■ What the exercise asks
Write out the section of the gearbox post below word for word, beginning at the words "Disclaimer: My company, Robotic" and stopping after "what so ever.".

■ Passage provided
▶

Fisher Price Motor Replacement Gearbox

Disclaimer: My company, Robotic Amusements, Inc., uses them as a source for motor/gearboxes for our robots, but other than than, I have no financial ties to Banebots, Inc. what so ever.

I just visited the Banebots website and saw the have a lot of great new products.

Old timers will recall that last year,( While the 36mm gearbox was much better than the plastic transmission that Fisher Price donated to the kit, to be honest, it was not as robust as I would have liked for some of the more demanding FIRST applications.

Now I see that Banebot has a 42mm gearbox that would be a great step up in performance from the 36mm gearbox. Note that these gearboxes are shipped with an RS-550 motor (the FP motors are 550 series motors == about twice the power as a 540 series motor) but that they are designed to be used with the RS-775 motors (which are effectively drill motors => very high power motors > 300W).

While I have not held one of these jewels in my hands, I can tell you that if I were still on the ChiefDelphi team, I’d be ordering a few of these beauties right now just to find out where we could use them and to make sure we had them in case the Banebot warehouse runs short…

…I am just saying…

Joe J.

◀

■ Provided data
▶

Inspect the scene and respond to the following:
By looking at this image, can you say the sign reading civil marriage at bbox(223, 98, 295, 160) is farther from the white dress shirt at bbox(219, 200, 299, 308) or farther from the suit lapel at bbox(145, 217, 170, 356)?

◀

■ Response
Disclaimer: My company, Robotic Amusements, Inc., uses them as a source for motor/gearboxes for our robots, but other than than, I have no financial ties to Banebots, Inc. what so ever.